Copy the data below word for word, every line from start to finish.

> [Dataset records]
----------

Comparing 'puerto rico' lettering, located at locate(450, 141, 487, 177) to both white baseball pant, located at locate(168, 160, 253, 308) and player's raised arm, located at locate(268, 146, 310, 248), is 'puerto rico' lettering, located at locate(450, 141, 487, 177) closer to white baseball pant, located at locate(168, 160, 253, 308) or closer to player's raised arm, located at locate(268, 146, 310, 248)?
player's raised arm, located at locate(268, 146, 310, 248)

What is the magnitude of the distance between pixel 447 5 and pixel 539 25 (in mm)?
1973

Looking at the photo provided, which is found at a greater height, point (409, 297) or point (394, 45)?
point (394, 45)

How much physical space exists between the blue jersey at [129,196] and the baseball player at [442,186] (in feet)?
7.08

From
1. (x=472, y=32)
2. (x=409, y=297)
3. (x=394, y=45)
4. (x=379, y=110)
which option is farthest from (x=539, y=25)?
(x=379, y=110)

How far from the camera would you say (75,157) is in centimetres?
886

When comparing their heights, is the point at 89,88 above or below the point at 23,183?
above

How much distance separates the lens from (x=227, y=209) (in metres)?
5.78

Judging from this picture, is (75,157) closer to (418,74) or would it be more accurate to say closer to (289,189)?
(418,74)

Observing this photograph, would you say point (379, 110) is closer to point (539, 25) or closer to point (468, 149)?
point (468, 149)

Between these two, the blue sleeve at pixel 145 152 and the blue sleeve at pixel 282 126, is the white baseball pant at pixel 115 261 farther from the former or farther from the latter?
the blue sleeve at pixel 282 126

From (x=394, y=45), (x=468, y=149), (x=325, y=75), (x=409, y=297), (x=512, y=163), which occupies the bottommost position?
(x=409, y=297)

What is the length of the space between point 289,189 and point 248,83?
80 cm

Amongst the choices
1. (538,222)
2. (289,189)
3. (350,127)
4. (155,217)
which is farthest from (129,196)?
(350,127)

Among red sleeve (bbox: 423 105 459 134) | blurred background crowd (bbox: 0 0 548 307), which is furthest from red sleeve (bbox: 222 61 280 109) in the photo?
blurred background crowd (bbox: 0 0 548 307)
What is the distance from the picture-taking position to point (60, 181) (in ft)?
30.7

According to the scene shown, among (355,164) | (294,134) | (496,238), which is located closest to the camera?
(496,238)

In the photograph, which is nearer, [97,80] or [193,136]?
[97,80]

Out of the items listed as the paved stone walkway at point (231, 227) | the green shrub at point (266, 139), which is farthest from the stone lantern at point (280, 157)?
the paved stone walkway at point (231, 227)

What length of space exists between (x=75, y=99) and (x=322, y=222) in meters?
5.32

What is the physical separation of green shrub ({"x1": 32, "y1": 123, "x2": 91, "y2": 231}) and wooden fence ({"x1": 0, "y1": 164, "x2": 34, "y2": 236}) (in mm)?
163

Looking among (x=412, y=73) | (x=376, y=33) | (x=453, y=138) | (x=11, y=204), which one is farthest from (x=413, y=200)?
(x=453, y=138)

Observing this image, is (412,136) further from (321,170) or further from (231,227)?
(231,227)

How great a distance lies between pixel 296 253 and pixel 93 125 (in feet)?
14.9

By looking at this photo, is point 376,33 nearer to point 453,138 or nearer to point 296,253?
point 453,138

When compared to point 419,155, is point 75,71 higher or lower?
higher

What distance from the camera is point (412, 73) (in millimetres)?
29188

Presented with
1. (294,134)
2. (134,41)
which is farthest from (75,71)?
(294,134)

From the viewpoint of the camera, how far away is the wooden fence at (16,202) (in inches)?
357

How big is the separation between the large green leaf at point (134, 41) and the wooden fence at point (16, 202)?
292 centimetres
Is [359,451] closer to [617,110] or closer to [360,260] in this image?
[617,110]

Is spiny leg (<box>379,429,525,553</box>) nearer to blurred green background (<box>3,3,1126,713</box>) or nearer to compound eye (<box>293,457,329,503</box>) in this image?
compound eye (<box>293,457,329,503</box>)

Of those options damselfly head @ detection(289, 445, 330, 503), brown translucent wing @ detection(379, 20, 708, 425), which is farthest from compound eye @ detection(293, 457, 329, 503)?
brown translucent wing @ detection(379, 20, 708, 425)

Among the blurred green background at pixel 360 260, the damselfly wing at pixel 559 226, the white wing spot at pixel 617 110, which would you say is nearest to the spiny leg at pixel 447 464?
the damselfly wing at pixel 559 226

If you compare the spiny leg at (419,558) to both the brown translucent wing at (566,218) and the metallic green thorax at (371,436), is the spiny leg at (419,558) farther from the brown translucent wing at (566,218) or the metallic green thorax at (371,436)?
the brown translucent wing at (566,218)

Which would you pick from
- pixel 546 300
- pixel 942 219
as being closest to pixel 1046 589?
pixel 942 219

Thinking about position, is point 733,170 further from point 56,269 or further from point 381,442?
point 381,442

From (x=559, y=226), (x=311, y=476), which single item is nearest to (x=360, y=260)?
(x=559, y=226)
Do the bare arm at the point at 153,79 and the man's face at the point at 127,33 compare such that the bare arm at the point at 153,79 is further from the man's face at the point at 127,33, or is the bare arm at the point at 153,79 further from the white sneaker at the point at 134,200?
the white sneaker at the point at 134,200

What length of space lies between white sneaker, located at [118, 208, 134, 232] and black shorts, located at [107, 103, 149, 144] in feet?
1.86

----------

> [Response]
Comparing 'puerto rico' lettering, located at locate(450, 141, 487, 177) to both white baseball pant, located at locate(168, 160, 253, 308) and player's raised arm, located at locate(268, 146, 310, 248), is 'puerto rico' lettering, located at locate(450, 141, 487, 177) closer to white baseball pant, located at locate(168, 160, 253, 308) or closer to player's raised arm, located at locate(268, 146, 310, 248)?
player's raised arm, located at locate(268, 146, 310, 248)

What is the magnitude of the distance between pixel 447 5 and pixel 539 25 (in mm)?
1973

Looking at the photo provided, which is found at a greater height, point (409, 297) or point (394, 45)?
point (394, 45)

How much physical space exists between the blue jersey at [129,196] and the baseball player at [442,186] (in feet)?
7.08

From
1. (x=472, y=32)
2. (x=409, y=297)
3. (x=394, y=45)
4. (x=379, y=110)
which option is farthest from (x=539, y=25)?
(x=379, y=110)

How far from the camera would you say (75,157) is in centimetres?
886

When comparing their heights, is the point at 89,88 above or below the point at 23,183?
above

How much distance separates the lens from (x=227, y=209) (in metres)?
5.78

Judging from this picture, is (75,157) closer to (418,74) or would it be more accurate to say closer to (289,189)?
(418,74)

Observing this photograph, would you say point (379, 110) is closer to point (539, 25) or closer to point (468, 149)?
point (468, 149)

Between these two, the blue sleeve at pixel 145 152 and the blue sleeve at pixel 282 126, is the white baseball pant at pixel 115 261 farther from the former or farther from the latter?
the blue sleeve at pixel 282 126

From (x=394, y=45), (x=468, y=149), (x=325, y=75), (x=409, y=297), (x=512, y=163), which occupies the bottommost position?
(x=409, y=297)

What is the length of the space between point 289,189 and point 248,83?
80 cm

Amongst the choices
1. (538,222)
2. (289,189)
3. (350,127)
4. (155,217)
which is farthest from (129,196)?
(350,127)

Among red sleeve (bbox: 423 105 459 134) | blurred background crowd (bbox: 0 0 548 307), which is furthest from red sleeve (bbox: 222 61 280 109) in the photo?
blurred background crowd (bbox: 0 0 548 307)
What is the distance from the picture-taking position to point (60, 181) (in ft)?
30.7

According to the scene shown, among (355,164) | (294,134) | (496,238), which is located closest to the camera?
(496,238)

In the photograph, which is nearer, [97,80] or [193,136]?
[97,80]

Out of the items listed as the paved stone walkway at point (231, 227) | the green shrub at point (266, 139), which is farthest from the stone lantern at point (280, 157)?
the paved stone walkway at point (231, 227)

What length of space exists between (x=75, y=99) and (x=322, y=222) in meters?
5.32

What is the physical separation of green shrub ({"x1": 32, "y1": 123, "x2": 91, "y2": 231}) and wooden fence ({"x1": 0, "y1": 164, "x2": 34, "y2": 236}) (in mm)?
163

Looking among (x=412, y=73) | (x=376, y=33) | (x=453, y=138) | (x=11, y=204), which one is farthest from (x=413, y=200)?
(x=453, y=138)

Observing this image, is (412,136) further from (321,170) or further from (231,227)?
(231,227)

How great a distance lies between pixel 296 253 and pixel 93 125 (in feet)?
14.9

By looking at this photo, is point 376,33 nearer to point 453,138 or nearer to point 296,253?
point 453,138

When compared to point 419,155, is point 75,71 higher or lower?
higher

What distance from the camera is point (412, 73) (in millimetres)?
29188

Presented with
1. (294,134)
2. (134,41)
which is farthest from (75,71)?
(294,134)

From the viewpoint of the camera, how far away is the wooden fence at (16,202) (in inches)?
357

How big is the separation between the large green leaf at point (134, 41) and the wooden fence at point (16, 202)?
292 centimetres
Is [359,451] closer to [617,110] or closer to [360,260] in this image?
[617,110]

Is spiny leg (<box>379,429,525,553</box>) nearer to blurred green background (<box>3,3,1126,713</box>) or nearer to compound eye (<box>293,457,329,503</box>) in this image?
compound eye (<box>293,457,329,503</box>)

Of those options damselfly head @ detection(289, 445, 330, 503), brown translucent wing @ detection(379, 20, 708, 425), which is farthest from compound eye @ detection(293, 457, 329, 503)?
brown translucent wing @ detection(379, 20, 708, 425)

Among the blurred green background at pixel 360 260, the damselfly wing at pixel 559 226, the white wing spot at pixel 617 110, which would you say is nearest to the spiny leg at pixel 447 464?
the damselfly wing at pixel 559 226

If you compare the spiny leg at (419,558) to both the brown translucent wing at (566,218) and the metallic green thorax at (371,436), is the spiny leg at (419,558) farther from the brown translucent wing at (566,218) or the metallic green thorax at (371,436)?
the brown translucent wing at (566,218)

Which would you pick from
- pixel 546 300
- pixel 942 219
as being closest to pixel 1046 589?
pixel 942 219

Thinking about position, is point 733,170 further from point 56,269 or further from point 381,442?
point 381,442

From (x=559, y=226), (x=311, y=476), which single item is nearest to (x=360, y=260)?
(x=559, y=226)
Do the bare arm at the point at 153,79 and the man's face at the point at 127,33 compare such that the bare arm at the point at 153,79 is further from the man's face at the point at 127,33, or is the bare arm at the point at 153,79 further from the white sneaker at the point at 134,200?
the white sneaker at the point at 134,200

What length of space lies between white sneaker, located at [118, 208, 134, 232] and black shorts, located at [107, 103, 149, 144] in feet?
1.86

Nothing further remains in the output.